**What is expected:**
What is needed here is each entry reproduced exactly, without its pictures.
◇ ◇ ◇ ◇ ◇
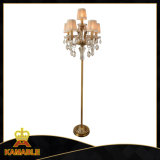 Europe Type Furniture Crystal Floor Lamp (ML9828-5+1)
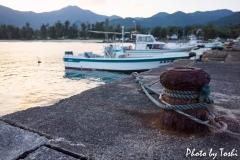 山漁港にて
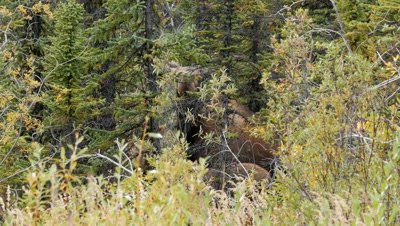 Moose cow and calf inside forest edge cow testing the air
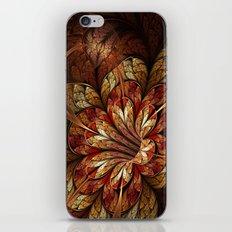 Autumn Glory iPhone & iPod Skin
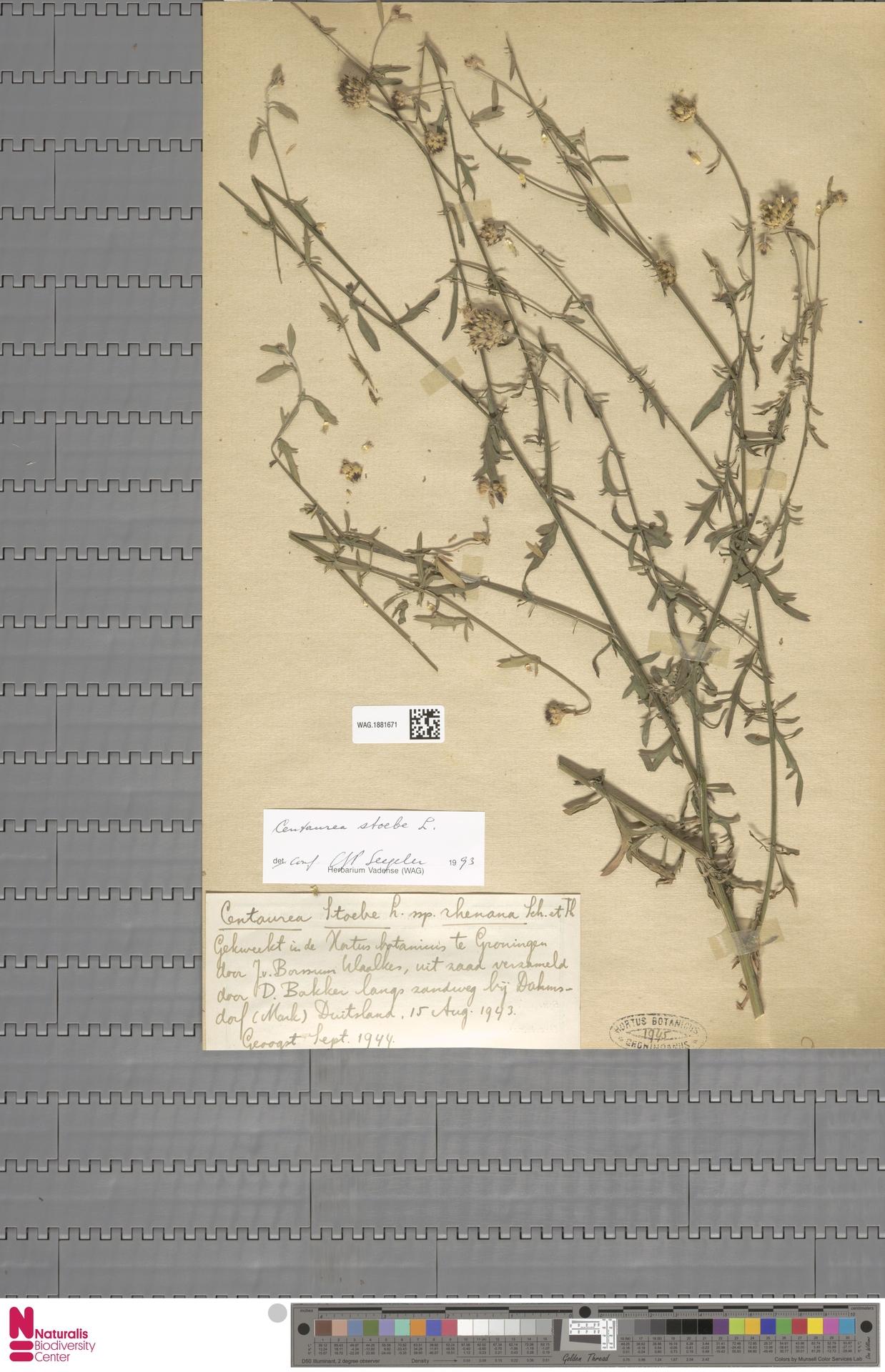 WAG.1881671 | Centaurea stoebe L.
◇ ◇ ◇ ◇ ◇
**Written response:**
 Europe Type Furniture Crystal Floor Lamp (ML9828-5+1)
 山漁港にて
 Moose cow and calf inside forest edge cow testing the air
 Autumn Glory iPhone & iPod Skin
 WAG.1881671 | Centaurea stoebe L.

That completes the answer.